Your answer must consist solely of the lines from the one containing "C. Handling stream of queries" through the last line of the records below, reproduced exactly, with all pictures omitted.
═════ GIVEN RECORDS ═════
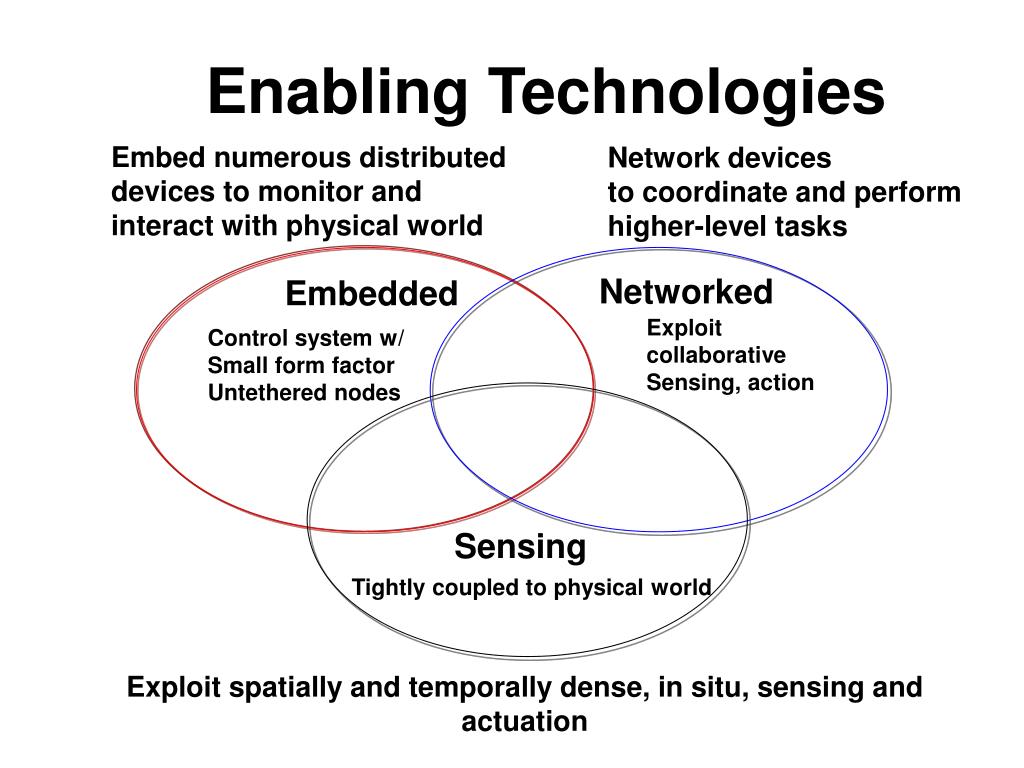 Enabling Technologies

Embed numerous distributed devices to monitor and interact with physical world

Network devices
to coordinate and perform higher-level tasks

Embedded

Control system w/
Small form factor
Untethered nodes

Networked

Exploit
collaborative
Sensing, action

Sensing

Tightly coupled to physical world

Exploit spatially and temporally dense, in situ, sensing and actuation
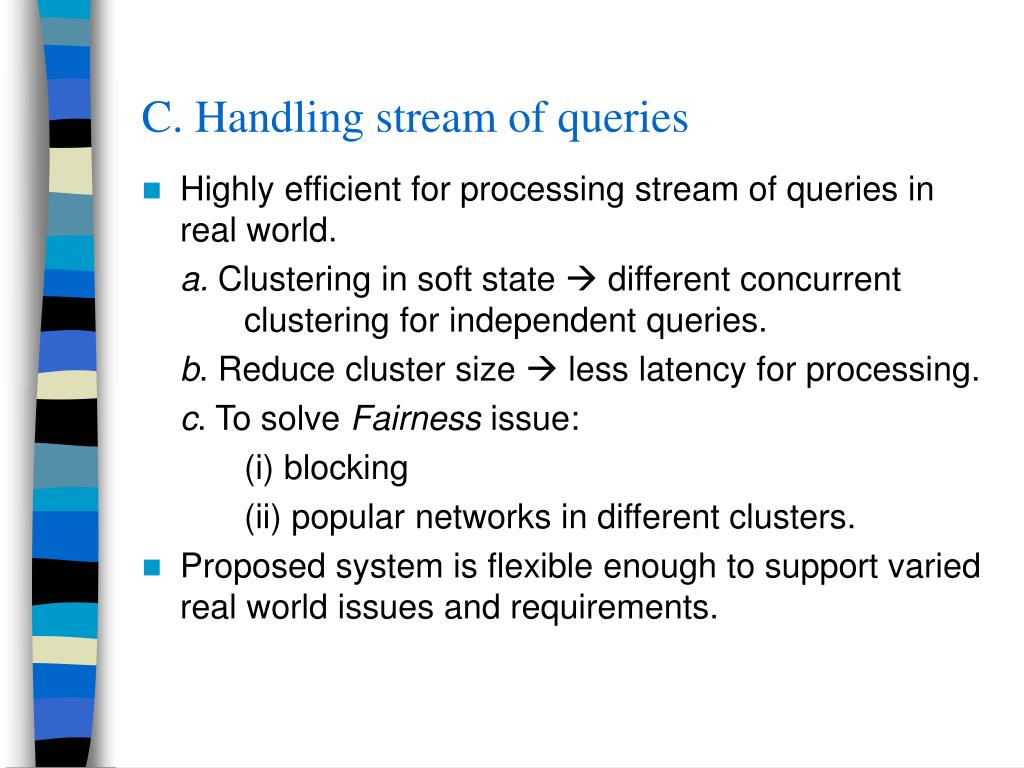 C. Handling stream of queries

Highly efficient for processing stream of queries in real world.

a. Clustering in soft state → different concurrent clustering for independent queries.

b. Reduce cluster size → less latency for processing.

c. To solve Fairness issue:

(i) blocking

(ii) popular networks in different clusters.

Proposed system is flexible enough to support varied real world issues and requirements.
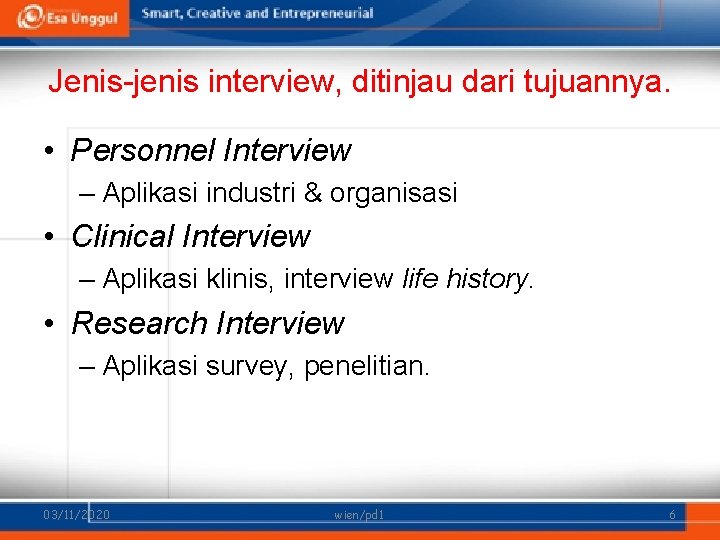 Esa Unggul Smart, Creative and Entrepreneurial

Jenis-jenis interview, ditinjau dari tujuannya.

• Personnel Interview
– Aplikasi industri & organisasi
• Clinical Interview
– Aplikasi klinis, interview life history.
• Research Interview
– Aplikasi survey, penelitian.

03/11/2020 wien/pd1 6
═════
■ TASK RESULT ■
 C. Handling stream of queries

Highly efficient for processing stream of queries in real world.

a. Clustering in soft state → different concurrent clustering for independent queries.

b. Reduce cluster size → less latency for processing.

c. To solve Fairness issue:

(i) blocking

(ii) popular networks in different clusters.

Proposed system is flexible enough to support varied real world issues and requirements.
 Esa Unggul Smart, Creative and Entrepreneurial

Jenis-jenis interview, ditinjau dari tujuannya.

• Personnel Interview
– Aplikasi industri & organisasi
• Clinical Interview
– Aplikasi klinis, interview life history.
• Research Interview
– Aplikasi survey, penelitian.

03/11/2020 wien/pd1 6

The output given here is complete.